**Aim A**:
Answer these questions using the Oscar predictions post.
(i) Why did the writer's old office stop its Oscar pool?
(ii) Which film does the post name as the lowest-grossing Oscar winner of all time?
(iii) Which film does the writer predict will win Best Picture?
**Aim B**:
Write the next part of the Oscar predictions post, picking up after its Best Picture prediction.

─── Source excerpt ───

REFLECTIONS ON FILM CULTURE

Oscar Predictions!

The Academy Awards®

The Academy Awards®

It’s that time of year again – to rake in the $ on the annual Oscar office pool. I used to win regularly at my old office until they stopped the pool, because, well, I used to win regularly. So I’ll have pass on my prognostication prowess purely for your benefit, dear reader. Though don’t hold me liable if you don’t win – as you’ll see there are a few spots where I’m as anxious to know the outcome as anyone, most notably in the Best Picture category, where The Hurt Locker has garnered prizes and prestige left and right, but Avatar is the industry juggernaut. We’re talking Hurt Locker’s $20 million vs. Avatar’s $2.5 billion worldwide in box office. Of course the lowest grossing Oscar winner of all time was Annie Hall, which defeated another sci-fi blockbuster, Star Wars. Will history repeat itself?

Predictions:

Picture: Avatar. All the critical attention is on The Hurt Locker, but it’s hard to ignore an industry-changing film that also happens to be the highest grossing film of all time.

─── Material ───

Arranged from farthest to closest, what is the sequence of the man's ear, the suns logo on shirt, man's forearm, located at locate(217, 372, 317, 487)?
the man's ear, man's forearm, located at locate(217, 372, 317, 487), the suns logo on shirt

───

**Right answer A**:
(i) The office stopped the pool because the writer used to win regularly.
(ii) Annie Hall.
(iii) Avatar.

**Right answer B**:
Actor: Jeff Bridges, Crazy Heart. A lock from day one.
Actress: Sandra Bullock, The Blind Side. Maybe Streep gets her third Oscar, but Bullock’s film was a bigger hit and rekindled people’s affection for the girl-next-door star.
Supporting Actor: Christoph Waltz, Inglorious Basterds. No real competition.
Supporting Actress: Mo’Nique, Precious. Ditto.
Director: Kathryn Bigelow, The Hurt Locker. Pretty much everyone is eager to give a historical first Oscar to a female director. Best of all, she deserves it.
Original Screenplay: Quentin Tarantino, Inglourious Basterds. If The Hurt Locker is feeling momentum, it could take this, but I’m thinking there’s a contingent that wants to reward Quentin.
Adapted Screenplay:
Jason Reitman and Sheldon Turner, Up in the Air. Swept most of the precursor awards in this category.
Animated Feature: Up.
Another year for Pixar.
Foreign Language Film: El Secreto de sus ojos / The Secret in Their Eyes (Argentina).
Even though Michael Haneke’s The White Ribbon is the front-runner, in recent years a film that no one knows about (Departures; The Counterfeiters), due to the Academy requirement that voters must see all films. The inside buzz is that this Argentine thriller is ripe for the statue.
Documentary Feature: The Cove.
One word: dolphins.
Documentary Short Subject:
Two recent earthquakes in Chile and Haiti give China’s Unnatural Disaster: The Tears of Sichuan Province currency, even over The Last Truck: Closing of a GM Plant.
Live Action Short Film: The Door
Best Animated Short: A Matter of Loaf and Death.
Nick Park’s Wallace and Gromit, back in action.
Art Direction: Avatar. It’s a blue world.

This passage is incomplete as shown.